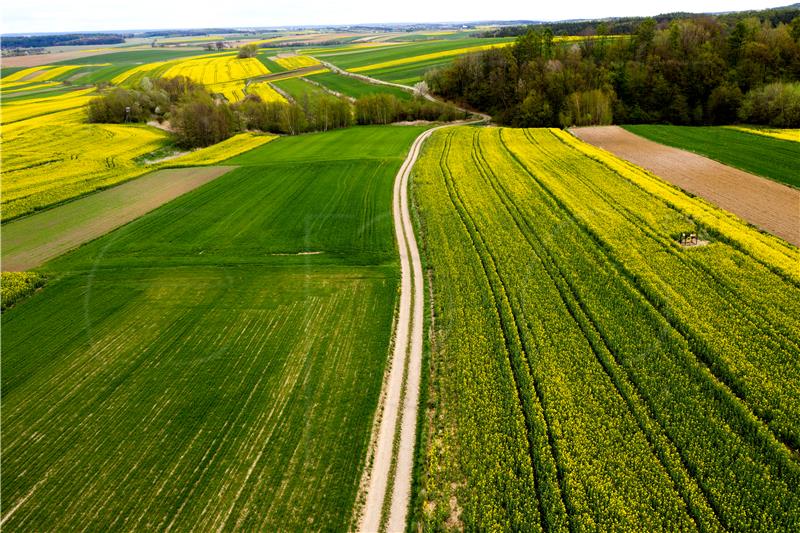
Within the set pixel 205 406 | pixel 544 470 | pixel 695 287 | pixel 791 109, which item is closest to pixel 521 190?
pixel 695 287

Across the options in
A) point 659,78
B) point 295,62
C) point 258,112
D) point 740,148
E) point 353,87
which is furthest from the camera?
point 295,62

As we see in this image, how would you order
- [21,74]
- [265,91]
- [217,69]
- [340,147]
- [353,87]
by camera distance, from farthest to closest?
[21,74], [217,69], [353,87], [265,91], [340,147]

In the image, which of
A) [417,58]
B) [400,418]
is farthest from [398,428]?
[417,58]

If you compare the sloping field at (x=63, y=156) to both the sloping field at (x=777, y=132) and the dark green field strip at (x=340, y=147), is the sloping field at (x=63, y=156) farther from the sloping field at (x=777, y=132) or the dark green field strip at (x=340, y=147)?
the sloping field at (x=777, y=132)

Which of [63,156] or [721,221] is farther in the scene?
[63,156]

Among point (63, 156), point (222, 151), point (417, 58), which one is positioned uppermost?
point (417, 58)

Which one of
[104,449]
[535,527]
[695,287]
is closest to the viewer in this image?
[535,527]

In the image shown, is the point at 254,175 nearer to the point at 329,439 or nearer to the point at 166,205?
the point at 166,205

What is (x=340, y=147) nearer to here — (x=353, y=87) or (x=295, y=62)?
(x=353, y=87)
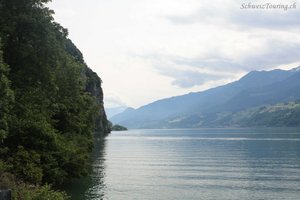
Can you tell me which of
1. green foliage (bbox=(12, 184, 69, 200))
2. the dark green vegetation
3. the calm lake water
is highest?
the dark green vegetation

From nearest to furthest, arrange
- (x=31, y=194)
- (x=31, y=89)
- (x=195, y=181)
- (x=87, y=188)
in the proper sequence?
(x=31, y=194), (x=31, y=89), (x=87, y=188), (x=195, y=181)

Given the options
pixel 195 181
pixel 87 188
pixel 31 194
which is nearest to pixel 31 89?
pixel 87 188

========================

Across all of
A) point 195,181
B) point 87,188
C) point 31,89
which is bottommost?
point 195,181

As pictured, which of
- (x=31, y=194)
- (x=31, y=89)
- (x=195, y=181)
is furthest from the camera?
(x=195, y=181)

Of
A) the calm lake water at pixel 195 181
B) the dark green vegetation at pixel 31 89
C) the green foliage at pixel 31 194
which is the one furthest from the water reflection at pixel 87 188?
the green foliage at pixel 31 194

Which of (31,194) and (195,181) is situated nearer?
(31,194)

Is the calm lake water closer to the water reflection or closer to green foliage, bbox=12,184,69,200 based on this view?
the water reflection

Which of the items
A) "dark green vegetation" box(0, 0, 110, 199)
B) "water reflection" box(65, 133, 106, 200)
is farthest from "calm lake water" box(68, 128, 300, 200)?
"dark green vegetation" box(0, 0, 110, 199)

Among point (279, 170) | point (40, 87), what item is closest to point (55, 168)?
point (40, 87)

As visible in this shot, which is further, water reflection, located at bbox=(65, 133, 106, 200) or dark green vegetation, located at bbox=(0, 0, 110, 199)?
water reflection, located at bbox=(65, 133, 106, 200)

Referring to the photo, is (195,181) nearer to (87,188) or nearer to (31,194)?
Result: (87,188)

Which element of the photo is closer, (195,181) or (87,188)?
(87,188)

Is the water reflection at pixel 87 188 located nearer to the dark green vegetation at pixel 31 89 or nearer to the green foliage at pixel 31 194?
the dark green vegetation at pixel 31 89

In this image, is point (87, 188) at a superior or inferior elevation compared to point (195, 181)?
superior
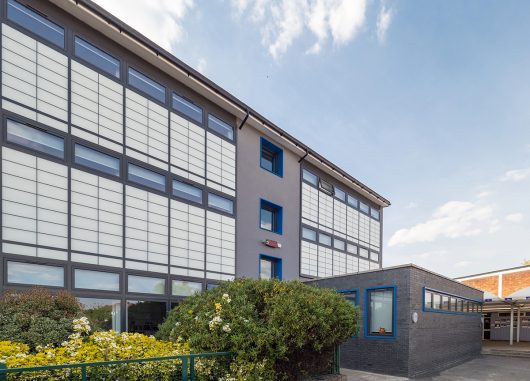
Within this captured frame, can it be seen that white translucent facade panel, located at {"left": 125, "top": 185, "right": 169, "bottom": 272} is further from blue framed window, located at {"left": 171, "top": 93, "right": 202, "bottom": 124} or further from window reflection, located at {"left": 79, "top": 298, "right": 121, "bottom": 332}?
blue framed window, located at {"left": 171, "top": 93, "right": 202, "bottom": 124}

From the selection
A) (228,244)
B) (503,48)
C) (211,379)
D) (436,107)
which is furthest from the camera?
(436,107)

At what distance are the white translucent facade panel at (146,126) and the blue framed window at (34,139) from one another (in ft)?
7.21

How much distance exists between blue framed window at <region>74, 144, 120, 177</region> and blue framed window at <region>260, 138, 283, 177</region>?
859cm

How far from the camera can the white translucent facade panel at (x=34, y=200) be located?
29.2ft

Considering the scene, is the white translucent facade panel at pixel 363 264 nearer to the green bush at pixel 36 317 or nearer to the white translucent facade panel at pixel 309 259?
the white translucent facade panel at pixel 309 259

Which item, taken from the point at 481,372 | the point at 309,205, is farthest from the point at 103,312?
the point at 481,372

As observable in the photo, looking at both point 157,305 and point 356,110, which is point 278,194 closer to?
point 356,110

========================

Task description -
Extract each line of the records above that contains the string "Among". Matching is case-sensitive.

Response below -
Among point (63, 156), point (222, 151), point (417, 58), which one is positioned uppermost?
Among point (279, 170) | point (40, 87), what item is closest to point (55, 168)?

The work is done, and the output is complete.